A 2009 article in the magazine Psychology Today talked about all the different ways that research has “indicated” (shown) sunshine affects us. Here are some of them:

- We tend to feel more “generous” (giving to others) and want to help people on sunny days. People leave bigger “tips” (extra money to someone who is giving you service, such as a waiter in a restaurant) on days when the sun is shining.
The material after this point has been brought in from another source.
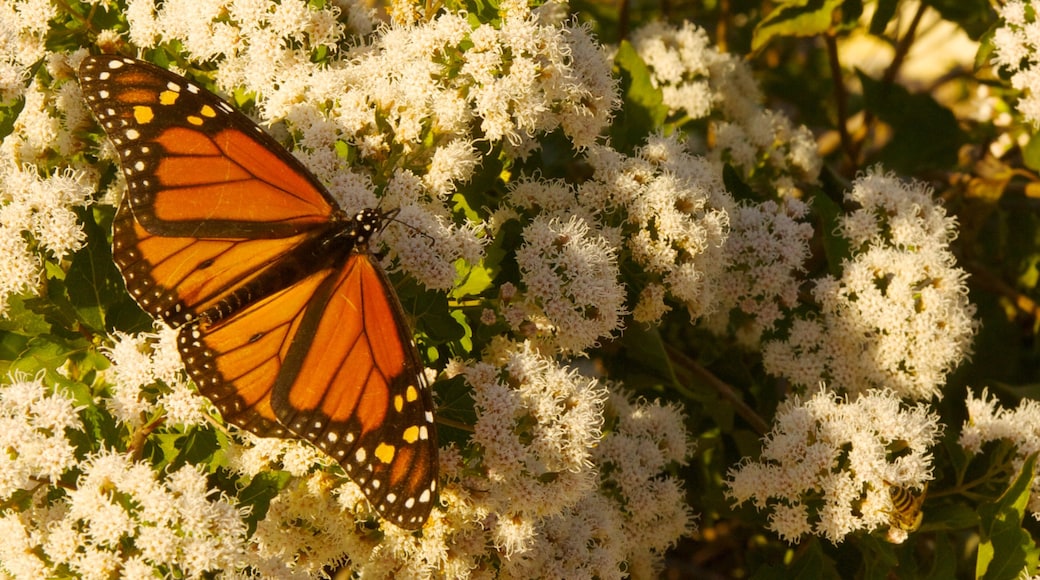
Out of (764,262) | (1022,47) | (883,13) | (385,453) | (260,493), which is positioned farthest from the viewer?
(883,13)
- “Admission committees” (people at colleges and universities who make decisions about which students will get to study there) are more likely to select students who seem to have good “social skills” (are friendly, outgoing, sociable) on days when it is sunny. But on “cloudy days” (days with little sun), students who have a better “academic record” (performance in school, such as grades and test scores) are more likely to be “admitted” (accepted into the university). Note that in American universities, your academic record is not the only thing that determines whether or not you will be admitted. Admission committees look at many different factors, including your “extracurricular” (outside of school) activities, such as “volunteering” (working for a good cause without pay) and sports.

- The “stock market” (a place where you can buy and sell partial ownership in companies) tends to go up when it’s sunny in the city where the stock market is located.

- People buy fewer “lottery tickets” (tickets that the government sells that give you a chance to win a lot of money; a type of official gambling) on sunny days. Some people feel better when they buy a lottery ticket, thinking that they are going to win, but on sunny days, people don’t need this extra “lift” (increase in good feeling).

- On sunny days, we are less likely to try to lift our “mood” (our feelings) by using alcohol, coffee, tobacco, and chocolate.